Collected data
########

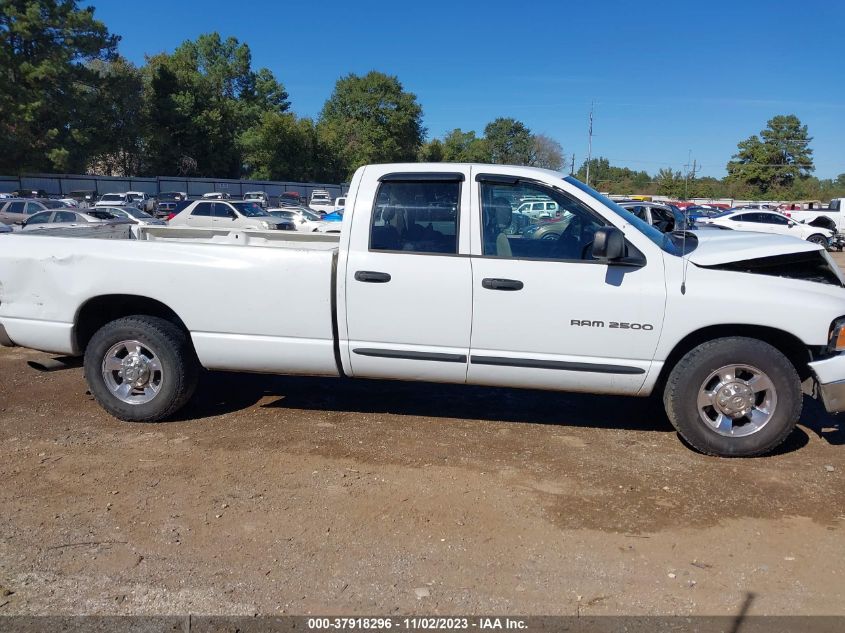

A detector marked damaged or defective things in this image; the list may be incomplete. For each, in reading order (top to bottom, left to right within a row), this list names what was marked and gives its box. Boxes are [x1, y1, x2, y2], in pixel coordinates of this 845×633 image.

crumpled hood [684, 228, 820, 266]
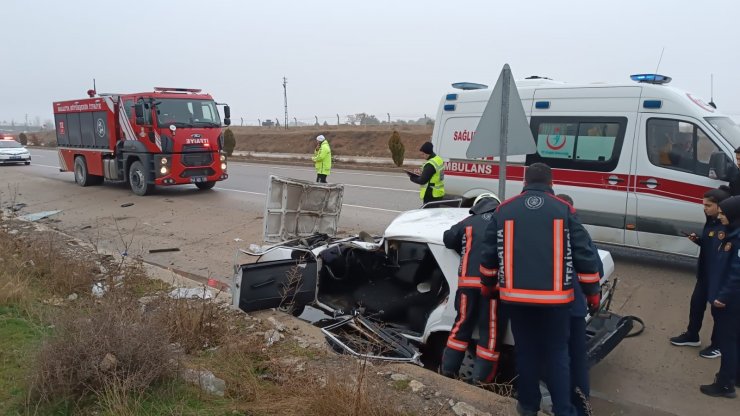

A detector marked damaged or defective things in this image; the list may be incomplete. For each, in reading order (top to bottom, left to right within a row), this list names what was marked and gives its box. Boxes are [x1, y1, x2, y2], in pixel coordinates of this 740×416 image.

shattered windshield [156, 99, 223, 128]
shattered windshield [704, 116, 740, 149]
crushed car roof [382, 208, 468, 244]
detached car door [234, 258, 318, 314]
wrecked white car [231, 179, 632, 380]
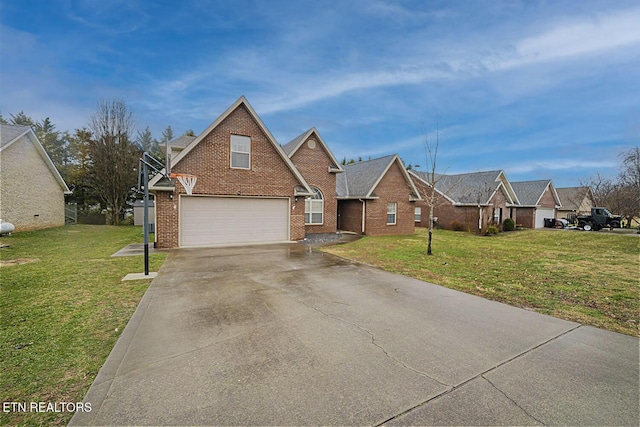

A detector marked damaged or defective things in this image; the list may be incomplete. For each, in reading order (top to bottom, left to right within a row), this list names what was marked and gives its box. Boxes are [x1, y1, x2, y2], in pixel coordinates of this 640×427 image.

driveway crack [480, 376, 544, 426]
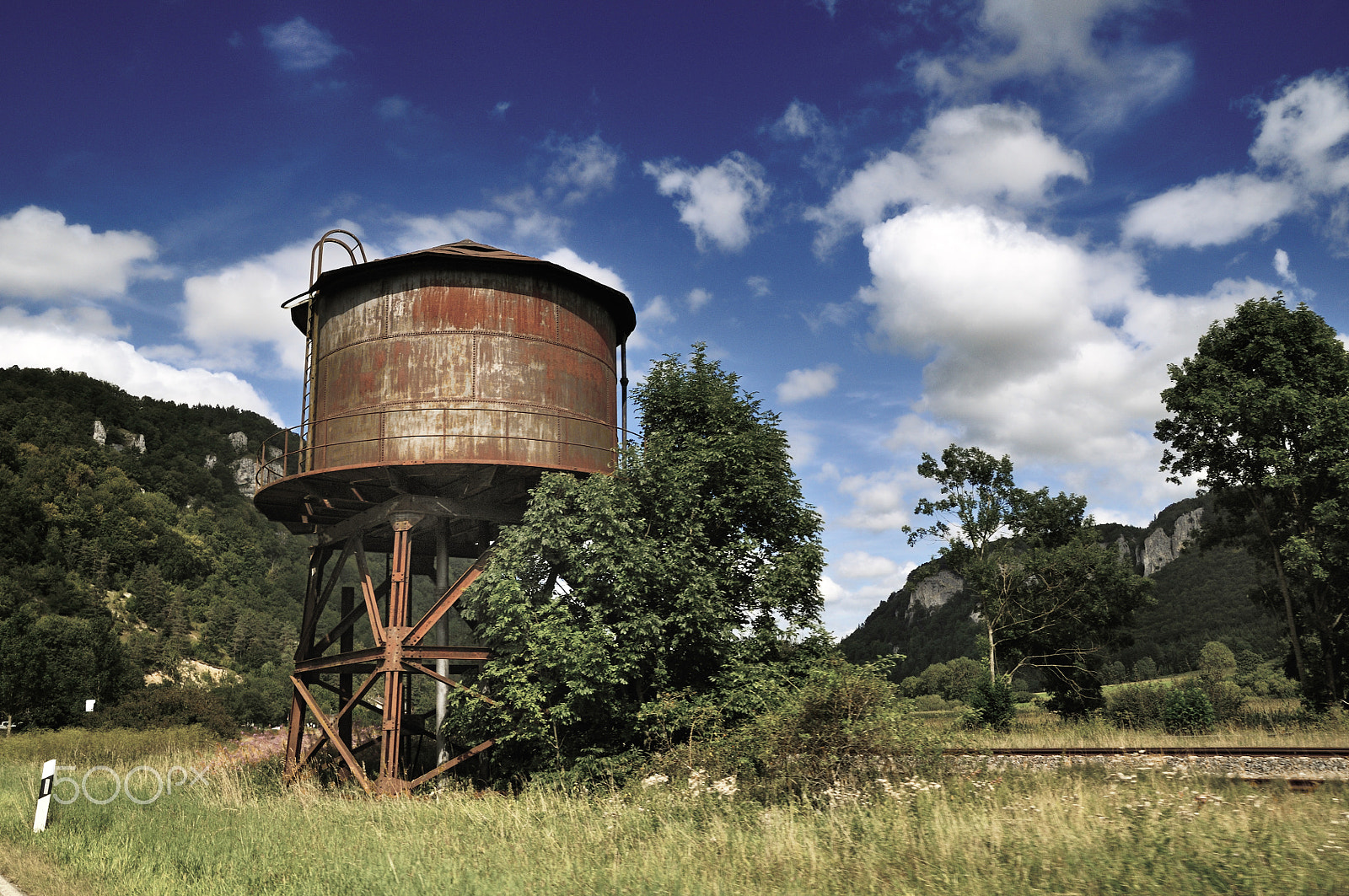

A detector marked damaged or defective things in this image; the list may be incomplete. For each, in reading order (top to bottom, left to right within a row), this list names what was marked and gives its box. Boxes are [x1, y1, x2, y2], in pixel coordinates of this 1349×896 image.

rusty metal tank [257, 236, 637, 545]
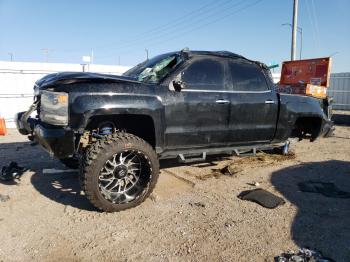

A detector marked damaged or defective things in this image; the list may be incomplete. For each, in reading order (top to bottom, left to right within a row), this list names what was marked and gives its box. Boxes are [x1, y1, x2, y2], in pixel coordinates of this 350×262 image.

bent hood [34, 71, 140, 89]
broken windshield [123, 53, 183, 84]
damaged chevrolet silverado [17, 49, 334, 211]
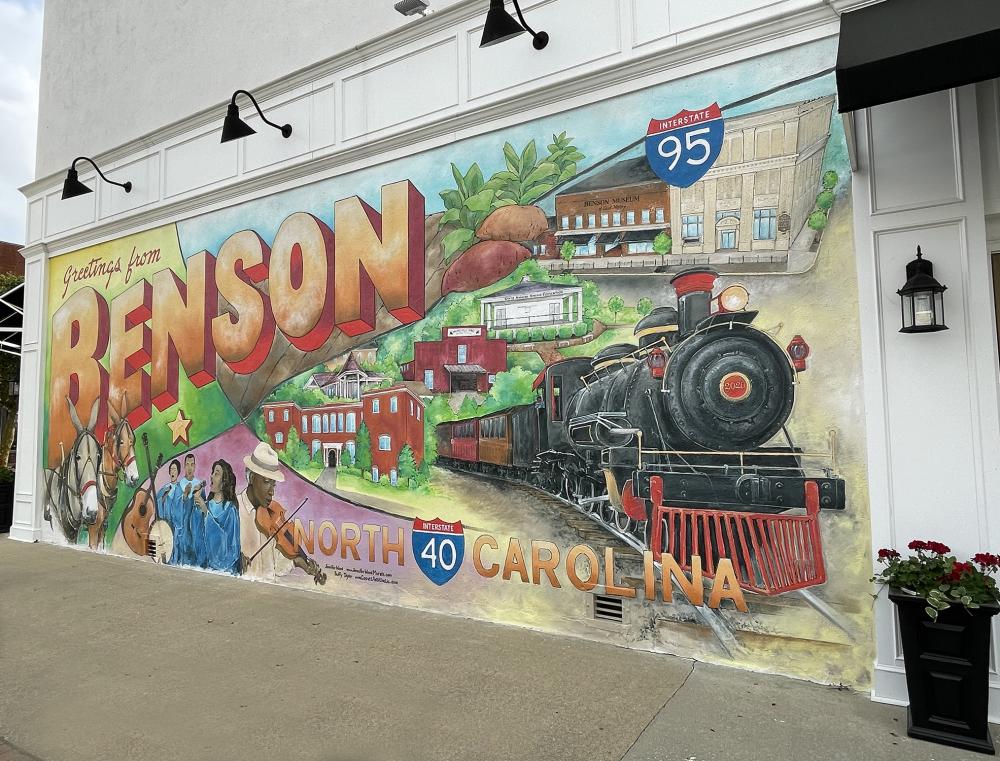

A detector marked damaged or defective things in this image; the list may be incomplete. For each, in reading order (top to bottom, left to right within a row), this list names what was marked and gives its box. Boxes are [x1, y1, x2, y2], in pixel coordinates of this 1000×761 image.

########

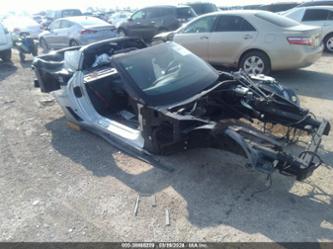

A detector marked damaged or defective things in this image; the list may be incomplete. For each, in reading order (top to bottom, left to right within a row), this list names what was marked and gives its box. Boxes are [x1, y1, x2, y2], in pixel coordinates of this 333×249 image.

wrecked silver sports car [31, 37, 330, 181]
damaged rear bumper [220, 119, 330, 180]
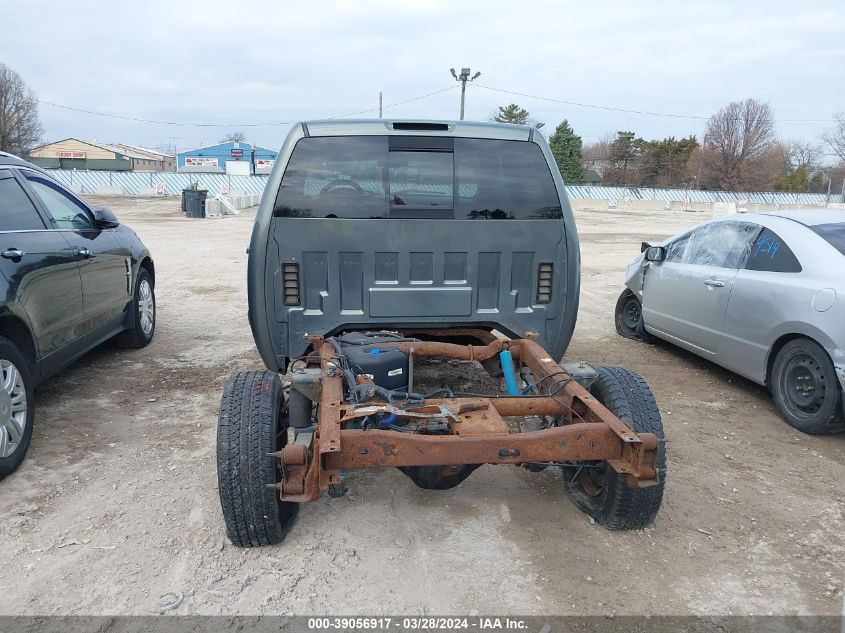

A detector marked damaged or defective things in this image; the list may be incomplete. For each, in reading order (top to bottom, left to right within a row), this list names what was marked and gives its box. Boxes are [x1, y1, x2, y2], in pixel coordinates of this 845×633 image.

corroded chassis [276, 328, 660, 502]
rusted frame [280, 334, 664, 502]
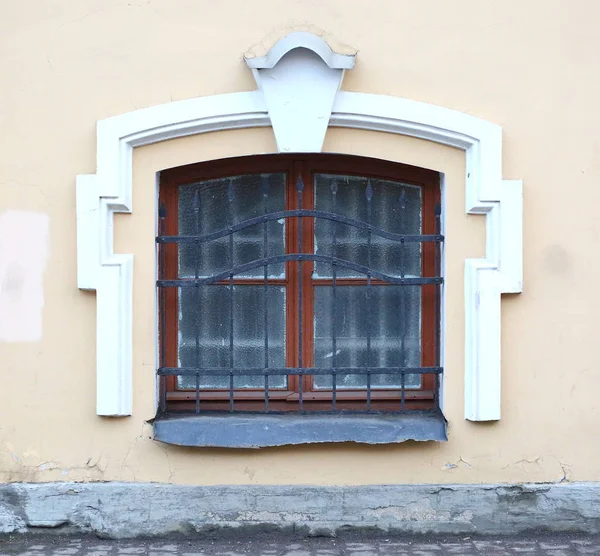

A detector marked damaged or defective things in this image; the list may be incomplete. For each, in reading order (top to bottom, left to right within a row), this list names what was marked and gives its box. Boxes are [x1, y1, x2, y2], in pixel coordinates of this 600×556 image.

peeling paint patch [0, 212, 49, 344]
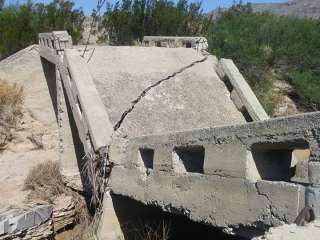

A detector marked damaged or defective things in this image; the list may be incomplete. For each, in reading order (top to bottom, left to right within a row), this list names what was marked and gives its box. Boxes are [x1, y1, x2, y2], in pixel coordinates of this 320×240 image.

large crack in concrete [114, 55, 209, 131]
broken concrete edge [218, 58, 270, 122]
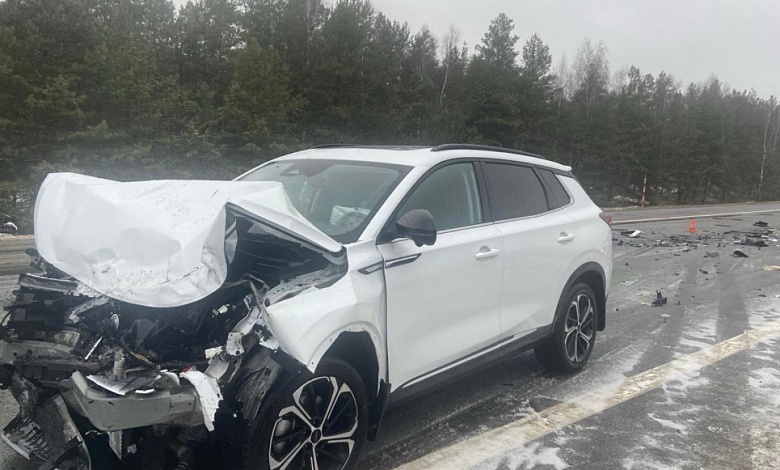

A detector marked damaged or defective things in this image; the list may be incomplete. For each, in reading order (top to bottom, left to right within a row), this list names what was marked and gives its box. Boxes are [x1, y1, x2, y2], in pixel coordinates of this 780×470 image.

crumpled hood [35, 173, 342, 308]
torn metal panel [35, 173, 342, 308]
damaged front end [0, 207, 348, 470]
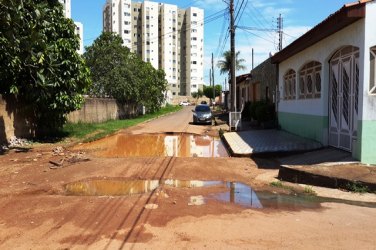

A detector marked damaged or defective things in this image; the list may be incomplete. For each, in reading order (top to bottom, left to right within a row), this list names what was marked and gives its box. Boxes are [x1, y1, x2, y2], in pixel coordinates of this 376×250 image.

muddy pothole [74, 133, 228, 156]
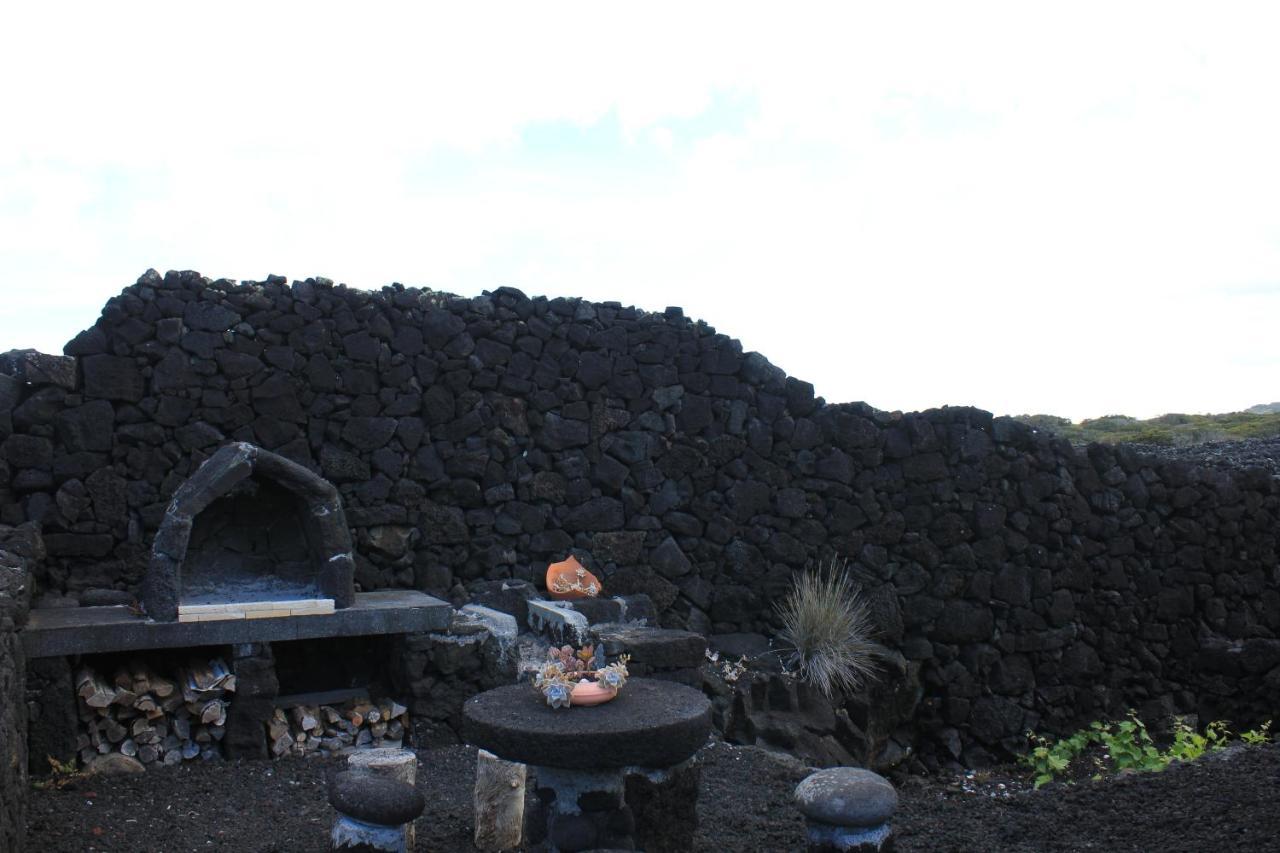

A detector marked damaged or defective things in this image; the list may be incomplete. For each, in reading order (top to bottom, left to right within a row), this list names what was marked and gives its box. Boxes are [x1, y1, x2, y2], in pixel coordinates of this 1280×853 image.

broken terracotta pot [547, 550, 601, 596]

########

◆ **Your task**: Reproduce exactly, with no pictures, the lines above from the one holding "this 1349×896 image." to the one holding "this 1000×761 image.", inclusive.

◆ **Task result**:
A detector marked damaged or defective things in this image; the list may be incomplete. For each, in reading order (top to bottom, left to right within a row), this list names what was marked and gives its box. Boxes are [x1, y1, x2, y2], in pixel coordinates of this 1349×896 image.

rusty metal tank [257, 236, 637, 545]

A detector marked damaged or defective things in this image; the list may be incomplete. For each, in reading order (top to bottom, left to right within a row), this list names what was marked and gives its box. Boxes are [x1, y1, x2, y2], in pixel coordinates of this 350×262 image.

bent hood [34, 71, 140, 89]
broken windshield [123, 53, 183, 84]
damaged chevrolet silverado [17, 49, 334, 211]

A detector marked damaged or defective things in this image; the list may be incomplete. For each, in reading order (top to bottom, left to right within a row), this list names what was marked and gives its box. Boxes are [x1, y1, x2, y2], in pixel coordinates of this 1000×761 image.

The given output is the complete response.